> _TASKS TO COMPLETE_
• A. Using the judicial misconduct article below, answer these:
(i) In what year did Judge O'Buchalla retire?
(ii) What majority of the Dáil is needed for the Oireachtas to remove a judge from office?
(iii) What did Ms A give the investigating guard after an initial meeting?
• B. Please reproduce the judicial misconduct article word for word, everything from "Addressing judicial misconduct" down to "their respective courts.".

**** DOCUMENT TEXT

The whole experience had upset Ms A and she eventually told her legal representatives. They suggested she contact the president of the judge’s court.
She did this but didn’t receive a reply. She also wrote to the minister for justice and she made a complaint to the gardaí.
After an initial meeting, she gave the investigating guard her mobile phone and screengrabs she had taken of the judge’s contacts. For three months, she claims in a statement to Gsoc, she didn’t hear anything back from the guards.
Then a reporter contacted the garda press office about the matter, and she got a call from the investigating guard soon after.
“He asked me why I had spoken with a journalist and why I hadn’t contacted him,” she told Gsoc.
“I told him that he was supposed to be contacting me and that I thought they had closed my investigation. He told me on the phone that there was nothing in my story to investigate. He said it was a normal situation, boy meets girl. I said to him that this was not the case. I had to keep meeting with this judge because of my situation.”
Later, she was informed there would be no further investigation and no charges would be pending. She was not told whether a file had been sent to the DPP, or whether the judge or other court personnel were interviewed. Her phone was returned.
It is unclear whether the gardaí were in a position to investigate a specific offence but Ms A’s complaint concerns the manner in which the investigation was carried out and the nature of the interaction between herself and the gardaí. Gsoc has now elevated the case to a high priority.
The judge is no longer serving on the bench.
Addressing judicial misconduct
A new judicial council is scheduled to be in place in the first half of next year.
Until that comes to pass, there remains a major lacuna in how to deal with allegations of judicial misconduct.
If a member of the public has a complaint about a judge, the options for redress are limited. The president of the district, circuit and high courts all have narrow powers to deal with an issue arising from a member of their respective courts.
Other than that, the executive can request the chief justice to appoint a judge to inquire into an allegation of a serious allegation of misconduct against a judge.
This route was travelled some 20 years ago in the case of district court judge Donnchadh O’Buchalla. He had been a witness in the murder trial of Catherine Nevin, who was accused of the murder of her husband Tom in 1996. An issue arose as to whether or not he had conducted himself in a manner that brought the court into disrepute.
Following the inquiry, Judge O’Buchalla was cleared of any wrongdoing and continued on the bench until his retirement in 2008.
In the event that any inquiry makes a finding of serious misconduct, the only option is for the Oireachtas to remove the judge from office. This requires a two-thirds majority of the Dáil. As a result, any complaints considered to be less serious than requiring removal can rarely be addressed. To this extent, individual judges are a law onto themselves unless they actually commit an offence.
This scenario ill serves the public, or indeed legal professionals or gardaí who may have a legitimate complaint against a judge. It also means that a judge can be the victim of rampant and unfounded rumours of bad behaviour which have no basis.
A judicial council was first proposed by senior members of the judiciary nearly 20 years ago. The council will provide a forum for complaints to be addressed and sanctions imposed on any judges deemed to have transgressed.
Yet for some reason, the establishment of a council is only now progressing.
Politicians and judges have blamed each other for the failure to provide in law for the council over the last two decades. Now, it would appear that it is finally being addressed with urgency for the completely separate reason that the council will also be charged with establishing a book of quantum for personal injuries, a move that is hoped to tackle the so-called compensation culture.

********
**** DATASET RECORDS

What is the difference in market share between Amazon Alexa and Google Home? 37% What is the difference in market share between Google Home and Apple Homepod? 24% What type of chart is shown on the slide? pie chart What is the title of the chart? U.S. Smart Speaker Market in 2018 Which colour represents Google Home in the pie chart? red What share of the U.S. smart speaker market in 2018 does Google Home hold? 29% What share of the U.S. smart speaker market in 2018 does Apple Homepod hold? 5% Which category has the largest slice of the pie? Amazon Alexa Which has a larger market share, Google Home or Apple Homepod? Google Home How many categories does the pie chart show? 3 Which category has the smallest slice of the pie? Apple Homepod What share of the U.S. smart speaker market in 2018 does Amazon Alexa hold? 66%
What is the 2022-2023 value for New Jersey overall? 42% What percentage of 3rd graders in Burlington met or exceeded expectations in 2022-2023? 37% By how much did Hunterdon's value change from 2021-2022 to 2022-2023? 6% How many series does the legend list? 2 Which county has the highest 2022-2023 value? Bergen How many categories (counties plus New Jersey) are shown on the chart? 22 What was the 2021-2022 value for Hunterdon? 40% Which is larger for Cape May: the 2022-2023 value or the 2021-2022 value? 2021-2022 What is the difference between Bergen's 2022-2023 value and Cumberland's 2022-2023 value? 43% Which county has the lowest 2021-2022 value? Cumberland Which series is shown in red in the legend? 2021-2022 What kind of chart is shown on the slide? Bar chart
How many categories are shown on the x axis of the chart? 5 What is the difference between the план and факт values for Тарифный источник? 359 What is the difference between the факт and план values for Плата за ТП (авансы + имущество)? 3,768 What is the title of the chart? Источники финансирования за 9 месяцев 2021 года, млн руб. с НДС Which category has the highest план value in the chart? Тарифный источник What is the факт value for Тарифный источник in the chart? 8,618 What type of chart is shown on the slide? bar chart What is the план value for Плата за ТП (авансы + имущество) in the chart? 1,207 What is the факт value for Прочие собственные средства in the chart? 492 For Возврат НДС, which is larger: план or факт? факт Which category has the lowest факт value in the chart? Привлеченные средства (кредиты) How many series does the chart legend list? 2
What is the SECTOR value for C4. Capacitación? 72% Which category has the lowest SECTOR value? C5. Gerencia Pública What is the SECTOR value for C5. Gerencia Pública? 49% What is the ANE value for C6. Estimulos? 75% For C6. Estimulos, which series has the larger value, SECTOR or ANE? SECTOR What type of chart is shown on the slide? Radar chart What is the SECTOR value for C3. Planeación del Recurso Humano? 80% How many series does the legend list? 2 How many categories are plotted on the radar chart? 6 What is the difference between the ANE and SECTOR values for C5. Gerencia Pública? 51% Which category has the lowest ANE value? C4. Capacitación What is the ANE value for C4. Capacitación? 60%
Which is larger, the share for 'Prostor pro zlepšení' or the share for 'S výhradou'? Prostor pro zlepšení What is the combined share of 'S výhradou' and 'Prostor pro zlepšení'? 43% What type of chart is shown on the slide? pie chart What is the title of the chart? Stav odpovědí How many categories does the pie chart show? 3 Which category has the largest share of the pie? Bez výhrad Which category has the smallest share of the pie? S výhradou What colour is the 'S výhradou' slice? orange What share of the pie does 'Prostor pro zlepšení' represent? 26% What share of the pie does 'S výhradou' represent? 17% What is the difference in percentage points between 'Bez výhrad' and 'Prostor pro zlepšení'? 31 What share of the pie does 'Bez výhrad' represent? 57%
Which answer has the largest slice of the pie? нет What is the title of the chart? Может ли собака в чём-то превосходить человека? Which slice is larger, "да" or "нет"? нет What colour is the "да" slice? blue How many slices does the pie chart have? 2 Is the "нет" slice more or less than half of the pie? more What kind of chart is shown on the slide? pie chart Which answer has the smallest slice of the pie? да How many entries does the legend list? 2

********

> _RESPONSES_
• A.
(i) 2008
(ii) A two-thirds majority
(iii) Her mobile phone and screengrabs she had taken of the judge's contacts

• B.
Addressing judicial misconduct
A new judicial council is scheduled to be in place in the first half of next year.
Until that comes to pass, there remains a major lacuna in how to deal with allegations of judicial misconduct.
If a member of the public has a complaint about a judge, the options for redress are limited. The president of the district, circuit and high courts all have narrow powers to deal with an issue arising from a member of their respective courts.